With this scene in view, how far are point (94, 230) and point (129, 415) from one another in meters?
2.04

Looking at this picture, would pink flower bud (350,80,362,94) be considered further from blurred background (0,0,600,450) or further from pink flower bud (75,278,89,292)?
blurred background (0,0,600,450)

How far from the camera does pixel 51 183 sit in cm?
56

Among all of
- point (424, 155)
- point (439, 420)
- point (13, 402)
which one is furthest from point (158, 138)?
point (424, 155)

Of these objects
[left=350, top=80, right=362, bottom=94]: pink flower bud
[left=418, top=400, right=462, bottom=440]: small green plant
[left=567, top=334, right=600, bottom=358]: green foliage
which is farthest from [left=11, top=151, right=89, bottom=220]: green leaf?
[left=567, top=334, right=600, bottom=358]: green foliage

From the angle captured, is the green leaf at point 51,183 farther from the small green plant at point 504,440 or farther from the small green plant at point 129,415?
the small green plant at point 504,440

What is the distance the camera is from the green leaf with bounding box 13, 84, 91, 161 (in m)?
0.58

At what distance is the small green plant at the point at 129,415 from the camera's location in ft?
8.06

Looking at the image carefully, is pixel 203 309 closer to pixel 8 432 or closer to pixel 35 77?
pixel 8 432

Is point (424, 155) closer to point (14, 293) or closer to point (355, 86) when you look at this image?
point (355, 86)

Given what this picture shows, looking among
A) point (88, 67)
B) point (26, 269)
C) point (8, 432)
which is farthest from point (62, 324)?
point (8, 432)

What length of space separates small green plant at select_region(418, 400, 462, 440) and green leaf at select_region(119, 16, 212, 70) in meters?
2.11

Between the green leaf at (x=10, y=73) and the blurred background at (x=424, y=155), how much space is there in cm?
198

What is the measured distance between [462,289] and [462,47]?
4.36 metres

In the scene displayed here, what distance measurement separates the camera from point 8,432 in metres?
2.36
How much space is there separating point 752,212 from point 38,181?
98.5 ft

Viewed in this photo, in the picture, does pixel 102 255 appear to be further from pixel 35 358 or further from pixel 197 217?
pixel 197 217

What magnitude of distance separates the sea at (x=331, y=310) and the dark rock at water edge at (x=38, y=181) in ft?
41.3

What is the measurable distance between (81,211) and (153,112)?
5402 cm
****************
**WHAT THE EXERCISE ASKS**
Can you reproduce all of the material above word for word, with no changes at all?

**RESPONSE TO THIS TASK**
With this scene in view, how far are point (94, 230) and point (129, 415) from one another in meters?
2.04

Looking at this picture, would pink flower bud (350,80,362,94) be considered further from blurred background (0,0,600,450) or further from pink flower bud (75,278,89,292)?
blurred background (0,0,600,450)

How far from the camera does pixel 51 183 sit in cm?
56

Among all of
- point (424, 155)
- point (439, 420)
- point (13, 402)
which one is furthest from point (158, 138)?
point (424, 155)

Of these objects
[left=350, top=80, right=362, bottom=94]: pink flower bud
[left=418, top=400, right=462, bottom=440]: small green plant
[left=567, top=334, right=600, bottom=358]: green foliage
which is farthest from [left=11, top=151, right=89, bottom=220]: green leaf?
[left=567, top=334, right=600, bottom=358]: green foliage

From the angle captured, is the green leaf at point 51,183 farther from the small green plant at point 504,440 or farther from the small green plant at point 129,415?
the small green plant at point 504,440

What is the distance the camera is from the green leaf with bounding box 13, 84, 91, 161 (in m)?
0.58

At what distance is the small green plant at the point at 129,415 from the camera's location in ft?
8.06

Looking at the image carefully, is pixel 203 309 closer to pixel 8 432 or closer to pixel 35 77?
pixel 8 432

Is point (424, 155) closer to point (14, 293) or closer to point (355, 86) when you look at this image?
point (355, 86)

Given what this picture shows, looking among
A) point (88, 67)
B) point (26, 269)
C) point (8, 432)
which is farthest from point (62, 324)?
point (8, 432)

What length of space separates small green plant at select_region(418, 400, 462, 440) and green leaf at select_region(119, 16, 212, 70) in meters?
2.11

Between the green leaf at (x=10, y=73) and the blurred background at (x=424, y=155), how much space is there in cm?
198

What is the measured distance between [462,289] and [462,47]?
4.36 metres

In the scene displayed here, what distance measurement separates the camera from point 8,432 in metres?
2.36
How much space is there separating point 752,212 from point 38,181?
98.5 ft

Viewed in this photo, in the picture, does pixel 102 255 appear to be further from pixel 35 358 or further from pixel 197 217?
pixel 197 217

What magnitude of distance separates the sea at (x=331, y=310) and the dark rock at water edge at (x=38, y=181) in ft?
41.3

What is the measurable distance between (81,211) and (153,112)?
5402 cm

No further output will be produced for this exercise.